**指示:** 「What distance from the camera does」を含む行から「5.47 metres」を含む行までを、「distance」を「range」に置き換えて書き直せ。それ以外は一切変えないこと。

**入力データ:**
|---|

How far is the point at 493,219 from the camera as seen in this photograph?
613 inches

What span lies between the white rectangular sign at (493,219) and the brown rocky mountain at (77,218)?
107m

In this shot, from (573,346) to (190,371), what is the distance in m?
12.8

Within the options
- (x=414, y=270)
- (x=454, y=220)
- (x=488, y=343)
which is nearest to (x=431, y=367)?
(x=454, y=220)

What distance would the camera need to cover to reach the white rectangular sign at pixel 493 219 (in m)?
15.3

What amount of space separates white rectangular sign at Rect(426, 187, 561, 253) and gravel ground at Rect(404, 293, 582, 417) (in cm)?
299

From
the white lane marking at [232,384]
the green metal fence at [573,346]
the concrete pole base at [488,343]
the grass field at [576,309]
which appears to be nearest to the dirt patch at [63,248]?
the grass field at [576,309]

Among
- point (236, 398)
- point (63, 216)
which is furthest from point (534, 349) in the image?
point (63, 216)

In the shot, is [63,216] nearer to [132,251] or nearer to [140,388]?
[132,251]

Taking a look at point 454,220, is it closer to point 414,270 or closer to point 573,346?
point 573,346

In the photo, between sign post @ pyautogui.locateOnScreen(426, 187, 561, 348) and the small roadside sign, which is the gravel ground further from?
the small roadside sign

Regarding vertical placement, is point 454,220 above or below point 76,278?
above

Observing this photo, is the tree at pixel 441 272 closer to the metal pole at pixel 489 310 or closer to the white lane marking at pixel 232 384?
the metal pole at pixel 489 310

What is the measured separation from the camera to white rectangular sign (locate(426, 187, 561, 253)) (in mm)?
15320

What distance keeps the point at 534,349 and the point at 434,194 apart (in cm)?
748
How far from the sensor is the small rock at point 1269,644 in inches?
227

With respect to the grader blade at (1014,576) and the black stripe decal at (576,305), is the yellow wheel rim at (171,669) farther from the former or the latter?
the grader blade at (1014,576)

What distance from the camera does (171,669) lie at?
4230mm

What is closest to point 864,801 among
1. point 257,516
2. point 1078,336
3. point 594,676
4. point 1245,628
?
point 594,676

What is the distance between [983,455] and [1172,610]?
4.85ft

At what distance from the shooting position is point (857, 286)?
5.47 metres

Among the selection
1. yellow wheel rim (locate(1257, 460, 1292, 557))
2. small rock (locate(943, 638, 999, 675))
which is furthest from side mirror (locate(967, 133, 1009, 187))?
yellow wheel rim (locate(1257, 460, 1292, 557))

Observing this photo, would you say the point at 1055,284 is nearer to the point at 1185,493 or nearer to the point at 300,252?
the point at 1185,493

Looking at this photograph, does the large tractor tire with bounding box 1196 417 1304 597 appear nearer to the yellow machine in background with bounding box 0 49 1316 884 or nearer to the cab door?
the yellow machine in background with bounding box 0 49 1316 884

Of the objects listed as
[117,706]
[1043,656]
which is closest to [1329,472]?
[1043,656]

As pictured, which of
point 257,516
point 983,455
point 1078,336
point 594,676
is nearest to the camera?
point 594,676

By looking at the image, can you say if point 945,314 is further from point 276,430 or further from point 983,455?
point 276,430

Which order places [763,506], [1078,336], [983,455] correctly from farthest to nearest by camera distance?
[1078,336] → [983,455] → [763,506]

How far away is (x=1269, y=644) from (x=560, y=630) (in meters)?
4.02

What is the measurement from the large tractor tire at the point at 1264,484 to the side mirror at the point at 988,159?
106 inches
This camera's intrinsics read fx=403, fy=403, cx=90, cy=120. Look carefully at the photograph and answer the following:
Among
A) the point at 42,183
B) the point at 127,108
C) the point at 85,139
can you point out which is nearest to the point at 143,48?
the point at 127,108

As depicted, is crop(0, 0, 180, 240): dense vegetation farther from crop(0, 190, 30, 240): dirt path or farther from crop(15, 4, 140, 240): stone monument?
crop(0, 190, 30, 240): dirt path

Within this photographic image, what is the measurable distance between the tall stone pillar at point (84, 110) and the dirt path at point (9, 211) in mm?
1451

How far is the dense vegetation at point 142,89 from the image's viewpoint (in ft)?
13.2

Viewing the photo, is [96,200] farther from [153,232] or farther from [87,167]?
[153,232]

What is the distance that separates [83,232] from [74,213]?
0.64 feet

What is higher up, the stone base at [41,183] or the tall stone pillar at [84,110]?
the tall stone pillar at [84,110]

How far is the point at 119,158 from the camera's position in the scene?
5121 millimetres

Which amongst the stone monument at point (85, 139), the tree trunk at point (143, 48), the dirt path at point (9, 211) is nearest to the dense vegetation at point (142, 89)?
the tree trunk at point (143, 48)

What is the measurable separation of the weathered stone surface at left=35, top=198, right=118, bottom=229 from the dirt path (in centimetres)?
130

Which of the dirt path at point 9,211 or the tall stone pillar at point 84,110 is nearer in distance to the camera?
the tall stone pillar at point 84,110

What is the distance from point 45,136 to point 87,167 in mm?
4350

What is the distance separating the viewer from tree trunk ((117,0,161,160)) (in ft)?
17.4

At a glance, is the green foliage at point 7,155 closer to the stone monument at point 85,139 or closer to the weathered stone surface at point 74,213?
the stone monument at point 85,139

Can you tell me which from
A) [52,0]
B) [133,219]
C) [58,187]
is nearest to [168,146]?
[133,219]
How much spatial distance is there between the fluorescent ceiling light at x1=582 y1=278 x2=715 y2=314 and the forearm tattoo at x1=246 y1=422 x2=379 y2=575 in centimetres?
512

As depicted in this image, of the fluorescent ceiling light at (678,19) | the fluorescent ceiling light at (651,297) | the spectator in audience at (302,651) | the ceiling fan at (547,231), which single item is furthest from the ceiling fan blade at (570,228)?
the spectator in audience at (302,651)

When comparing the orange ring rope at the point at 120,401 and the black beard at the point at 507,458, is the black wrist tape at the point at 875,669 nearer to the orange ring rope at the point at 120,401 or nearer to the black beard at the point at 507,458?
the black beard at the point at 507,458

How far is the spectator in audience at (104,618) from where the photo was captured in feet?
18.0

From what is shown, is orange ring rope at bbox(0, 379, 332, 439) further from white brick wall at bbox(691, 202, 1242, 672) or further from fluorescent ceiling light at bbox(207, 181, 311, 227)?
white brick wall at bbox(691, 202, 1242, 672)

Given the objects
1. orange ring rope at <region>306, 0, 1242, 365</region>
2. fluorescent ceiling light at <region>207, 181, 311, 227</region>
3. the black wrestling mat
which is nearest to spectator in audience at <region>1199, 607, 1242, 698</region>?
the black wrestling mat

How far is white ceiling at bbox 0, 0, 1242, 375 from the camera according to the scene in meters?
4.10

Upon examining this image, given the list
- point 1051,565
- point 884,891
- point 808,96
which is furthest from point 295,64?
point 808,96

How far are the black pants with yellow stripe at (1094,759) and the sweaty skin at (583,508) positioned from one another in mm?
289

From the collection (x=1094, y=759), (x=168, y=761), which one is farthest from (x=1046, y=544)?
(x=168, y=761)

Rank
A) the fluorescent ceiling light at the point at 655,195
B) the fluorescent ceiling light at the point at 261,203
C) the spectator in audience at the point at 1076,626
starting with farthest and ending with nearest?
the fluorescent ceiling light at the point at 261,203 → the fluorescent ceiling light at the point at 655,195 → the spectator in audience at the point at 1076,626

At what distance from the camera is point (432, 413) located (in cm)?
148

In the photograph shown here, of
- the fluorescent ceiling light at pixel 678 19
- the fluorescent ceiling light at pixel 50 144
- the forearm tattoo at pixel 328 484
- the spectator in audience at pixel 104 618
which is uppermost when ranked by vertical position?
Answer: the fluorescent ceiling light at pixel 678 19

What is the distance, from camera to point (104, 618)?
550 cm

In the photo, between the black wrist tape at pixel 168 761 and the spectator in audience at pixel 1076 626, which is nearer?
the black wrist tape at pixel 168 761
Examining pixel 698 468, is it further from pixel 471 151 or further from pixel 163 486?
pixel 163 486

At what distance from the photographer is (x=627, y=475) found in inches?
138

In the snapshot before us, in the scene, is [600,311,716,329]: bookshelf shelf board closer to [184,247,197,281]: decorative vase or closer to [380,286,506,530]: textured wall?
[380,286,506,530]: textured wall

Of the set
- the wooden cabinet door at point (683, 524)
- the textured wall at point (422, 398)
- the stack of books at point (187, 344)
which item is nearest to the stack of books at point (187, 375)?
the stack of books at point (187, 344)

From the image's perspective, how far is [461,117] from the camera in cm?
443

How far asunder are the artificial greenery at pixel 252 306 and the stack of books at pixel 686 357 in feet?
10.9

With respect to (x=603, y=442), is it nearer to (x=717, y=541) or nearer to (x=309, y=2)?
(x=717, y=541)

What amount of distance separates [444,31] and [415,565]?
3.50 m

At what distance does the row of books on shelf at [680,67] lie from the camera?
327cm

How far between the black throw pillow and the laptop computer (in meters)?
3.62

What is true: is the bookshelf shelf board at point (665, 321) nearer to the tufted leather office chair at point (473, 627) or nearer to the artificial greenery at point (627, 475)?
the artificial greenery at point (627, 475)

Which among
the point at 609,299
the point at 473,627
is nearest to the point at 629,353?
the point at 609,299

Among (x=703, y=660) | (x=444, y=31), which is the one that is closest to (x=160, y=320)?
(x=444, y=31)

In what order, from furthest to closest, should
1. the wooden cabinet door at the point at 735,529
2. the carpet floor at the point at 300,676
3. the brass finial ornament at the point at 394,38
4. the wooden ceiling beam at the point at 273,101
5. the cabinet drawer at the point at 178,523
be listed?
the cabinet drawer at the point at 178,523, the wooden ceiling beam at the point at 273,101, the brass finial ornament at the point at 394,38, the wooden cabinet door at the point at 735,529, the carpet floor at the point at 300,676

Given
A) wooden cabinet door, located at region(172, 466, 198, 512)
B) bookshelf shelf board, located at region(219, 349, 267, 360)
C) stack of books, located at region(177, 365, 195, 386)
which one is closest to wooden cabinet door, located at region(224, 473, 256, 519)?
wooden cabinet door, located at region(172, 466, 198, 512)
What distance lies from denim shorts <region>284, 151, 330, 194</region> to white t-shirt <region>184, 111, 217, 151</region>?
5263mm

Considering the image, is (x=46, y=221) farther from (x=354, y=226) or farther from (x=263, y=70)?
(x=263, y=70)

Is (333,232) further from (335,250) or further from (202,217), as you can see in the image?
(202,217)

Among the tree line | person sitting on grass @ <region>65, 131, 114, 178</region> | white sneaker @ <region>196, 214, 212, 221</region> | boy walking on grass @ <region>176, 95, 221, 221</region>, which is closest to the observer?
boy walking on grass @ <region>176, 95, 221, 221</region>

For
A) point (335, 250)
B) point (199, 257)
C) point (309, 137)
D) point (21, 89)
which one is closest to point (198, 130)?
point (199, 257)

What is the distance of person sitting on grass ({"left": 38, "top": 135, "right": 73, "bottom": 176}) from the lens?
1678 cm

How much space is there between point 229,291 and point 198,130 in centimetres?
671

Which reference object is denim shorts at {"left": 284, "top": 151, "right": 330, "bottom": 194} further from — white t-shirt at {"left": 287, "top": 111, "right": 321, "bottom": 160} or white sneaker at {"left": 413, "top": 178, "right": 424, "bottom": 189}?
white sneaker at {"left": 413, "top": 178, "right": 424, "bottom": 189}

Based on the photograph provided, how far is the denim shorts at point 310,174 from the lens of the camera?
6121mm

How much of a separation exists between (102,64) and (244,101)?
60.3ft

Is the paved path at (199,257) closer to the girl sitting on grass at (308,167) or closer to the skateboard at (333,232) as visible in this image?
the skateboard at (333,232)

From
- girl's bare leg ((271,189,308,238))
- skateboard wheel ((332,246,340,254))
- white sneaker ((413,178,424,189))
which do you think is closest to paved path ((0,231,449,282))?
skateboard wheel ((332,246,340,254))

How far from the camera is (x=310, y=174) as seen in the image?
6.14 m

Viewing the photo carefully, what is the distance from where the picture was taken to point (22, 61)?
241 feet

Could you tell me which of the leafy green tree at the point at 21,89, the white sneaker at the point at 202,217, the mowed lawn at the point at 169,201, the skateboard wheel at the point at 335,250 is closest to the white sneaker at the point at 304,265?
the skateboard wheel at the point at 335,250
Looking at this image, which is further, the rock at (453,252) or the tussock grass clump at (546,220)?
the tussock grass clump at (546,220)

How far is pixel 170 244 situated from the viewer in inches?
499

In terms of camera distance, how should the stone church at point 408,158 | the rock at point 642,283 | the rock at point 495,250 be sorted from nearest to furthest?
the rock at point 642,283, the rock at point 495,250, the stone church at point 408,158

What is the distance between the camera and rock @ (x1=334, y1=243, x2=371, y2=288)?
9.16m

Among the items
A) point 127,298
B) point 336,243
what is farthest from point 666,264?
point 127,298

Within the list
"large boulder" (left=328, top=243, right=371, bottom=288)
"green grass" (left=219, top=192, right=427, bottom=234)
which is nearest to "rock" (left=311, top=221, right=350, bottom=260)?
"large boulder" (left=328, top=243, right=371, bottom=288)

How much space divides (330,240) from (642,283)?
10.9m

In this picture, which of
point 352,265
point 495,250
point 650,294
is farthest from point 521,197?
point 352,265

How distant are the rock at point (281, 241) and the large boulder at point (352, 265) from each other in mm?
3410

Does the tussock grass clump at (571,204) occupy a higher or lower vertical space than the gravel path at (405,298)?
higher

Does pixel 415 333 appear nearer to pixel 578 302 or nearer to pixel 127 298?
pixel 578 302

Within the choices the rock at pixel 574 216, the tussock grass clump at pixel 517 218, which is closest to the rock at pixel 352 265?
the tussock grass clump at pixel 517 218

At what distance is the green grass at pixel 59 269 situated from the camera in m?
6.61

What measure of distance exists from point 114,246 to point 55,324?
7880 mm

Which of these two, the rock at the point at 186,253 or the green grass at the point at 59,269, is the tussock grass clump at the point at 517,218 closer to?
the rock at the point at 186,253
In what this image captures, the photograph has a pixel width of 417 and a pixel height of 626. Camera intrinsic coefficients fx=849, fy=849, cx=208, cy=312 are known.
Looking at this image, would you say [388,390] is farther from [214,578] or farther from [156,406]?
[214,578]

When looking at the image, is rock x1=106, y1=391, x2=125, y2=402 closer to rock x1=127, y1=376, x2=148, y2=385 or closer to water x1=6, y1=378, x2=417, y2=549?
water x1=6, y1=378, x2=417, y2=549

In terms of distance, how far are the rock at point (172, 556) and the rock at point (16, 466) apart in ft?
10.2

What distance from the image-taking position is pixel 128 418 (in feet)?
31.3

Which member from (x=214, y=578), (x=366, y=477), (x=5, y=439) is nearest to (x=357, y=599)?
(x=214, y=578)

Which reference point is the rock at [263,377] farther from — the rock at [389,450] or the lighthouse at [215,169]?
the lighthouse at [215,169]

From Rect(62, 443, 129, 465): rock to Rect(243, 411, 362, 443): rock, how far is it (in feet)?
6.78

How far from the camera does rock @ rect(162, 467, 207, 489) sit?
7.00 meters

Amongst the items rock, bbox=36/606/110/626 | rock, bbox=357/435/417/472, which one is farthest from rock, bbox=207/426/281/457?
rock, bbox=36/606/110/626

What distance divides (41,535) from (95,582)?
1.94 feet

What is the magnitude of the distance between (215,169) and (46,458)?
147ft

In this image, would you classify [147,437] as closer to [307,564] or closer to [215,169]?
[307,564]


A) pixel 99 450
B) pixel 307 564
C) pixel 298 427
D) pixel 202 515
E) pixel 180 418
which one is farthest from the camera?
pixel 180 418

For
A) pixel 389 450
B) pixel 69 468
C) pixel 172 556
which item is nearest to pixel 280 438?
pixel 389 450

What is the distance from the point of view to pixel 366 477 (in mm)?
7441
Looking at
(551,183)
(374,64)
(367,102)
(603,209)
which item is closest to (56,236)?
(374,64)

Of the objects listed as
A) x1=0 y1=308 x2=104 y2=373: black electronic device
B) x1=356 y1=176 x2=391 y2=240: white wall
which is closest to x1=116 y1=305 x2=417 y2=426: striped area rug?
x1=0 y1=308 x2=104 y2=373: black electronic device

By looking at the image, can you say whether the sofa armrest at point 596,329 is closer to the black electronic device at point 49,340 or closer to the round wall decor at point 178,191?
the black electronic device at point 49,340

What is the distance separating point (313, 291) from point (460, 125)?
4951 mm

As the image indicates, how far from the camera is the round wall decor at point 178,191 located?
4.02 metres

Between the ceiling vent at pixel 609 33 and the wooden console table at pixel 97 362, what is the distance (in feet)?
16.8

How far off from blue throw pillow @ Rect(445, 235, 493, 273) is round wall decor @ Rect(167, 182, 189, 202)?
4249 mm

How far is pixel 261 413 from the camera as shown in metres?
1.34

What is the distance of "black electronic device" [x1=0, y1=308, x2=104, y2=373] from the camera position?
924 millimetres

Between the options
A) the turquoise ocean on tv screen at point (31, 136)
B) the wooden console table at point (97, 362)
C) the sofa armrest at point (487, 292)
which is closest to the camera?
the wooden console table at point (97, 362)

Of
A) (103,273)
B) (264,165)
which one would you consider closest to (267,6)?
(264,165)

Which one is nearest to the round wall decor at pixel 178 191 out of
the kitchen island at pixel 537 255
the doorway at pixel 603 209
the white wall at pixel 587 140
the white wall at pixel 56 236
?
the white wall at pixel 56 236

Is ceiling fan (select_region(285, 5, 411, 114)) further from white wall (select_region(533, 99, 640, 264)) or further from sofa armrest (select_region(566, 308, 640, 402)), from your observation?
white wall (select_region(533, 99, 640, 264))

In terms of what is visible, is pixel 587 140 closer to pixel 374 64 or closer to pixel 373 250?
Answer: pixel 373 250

|---|

**解答:**
What range from the camera does (171,669) lie at?
4230mm

What is closest to point 864,801 among
1. point 257,516
2. point 1078,336
3. point 594,676
4. point 1245,628
?
point 594,676

What is the range between [983,455] and [1172,610]?
4.85ft

At what range from the shooting position is point (857, 286)?
5.47 metres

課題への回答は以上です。